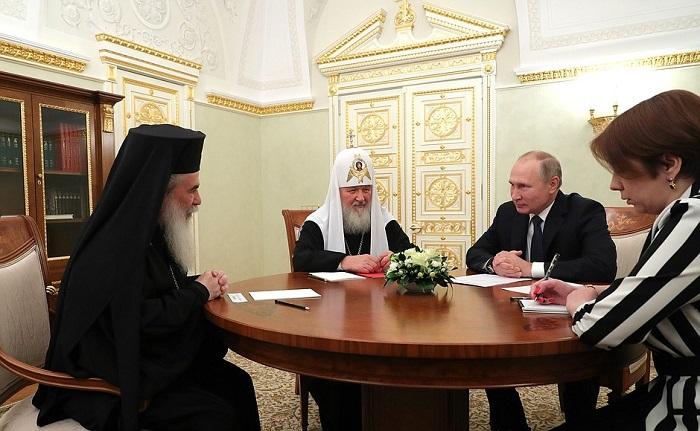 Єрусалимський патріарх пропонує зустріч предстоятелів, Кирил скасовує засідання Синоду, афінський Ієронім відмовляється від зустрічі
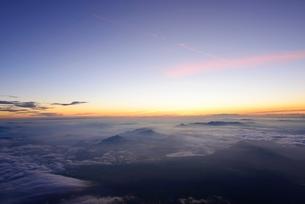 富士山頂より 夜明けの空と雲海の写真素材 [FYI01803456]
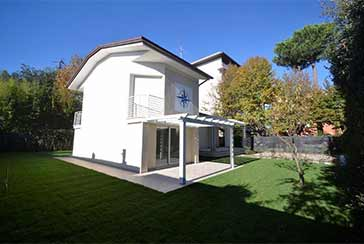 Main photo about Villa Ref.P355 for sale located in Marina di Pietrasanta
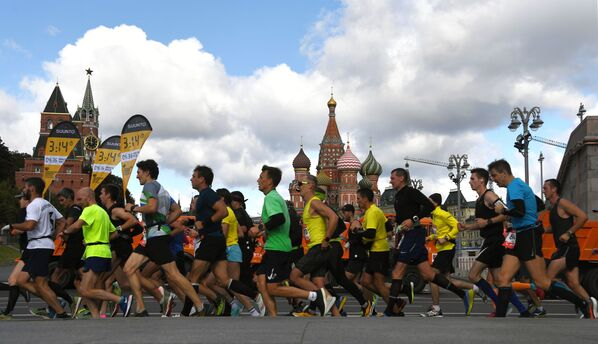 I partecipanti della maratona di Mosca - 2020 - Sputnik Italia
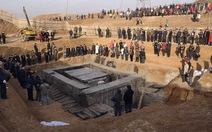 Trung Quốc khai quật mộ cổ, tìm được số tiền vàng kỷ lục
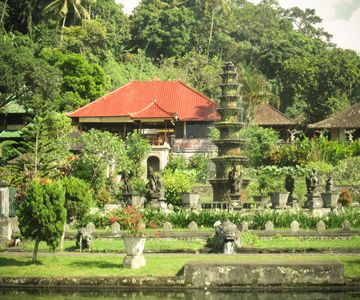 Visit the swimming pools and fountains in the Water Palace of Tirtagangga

— Assignment —
Print every entry verbatim and leave all pictures out.

— Problem solution —
 Єрусалимський патріарх пропонує зустріч предстоятелів, Кирил скасовує засідання Синоду, афінський Ієронім відмовляється від зустрічі
 富士山頂より 夜明けの空と雲海の写真素材 [FYI01803456]
 Main photo about Villa Ref.P355 for sale located in Marina di Pietrasanta
 I partecipanti della maratona di Mosca - 2020 - Sputnik Italia
 Trung Quốc khai quật mộ cổ, tìm được số tiền vàng kỷ lục
 Visit the swimming pools and fountains in the Water Palace of Tirtagangga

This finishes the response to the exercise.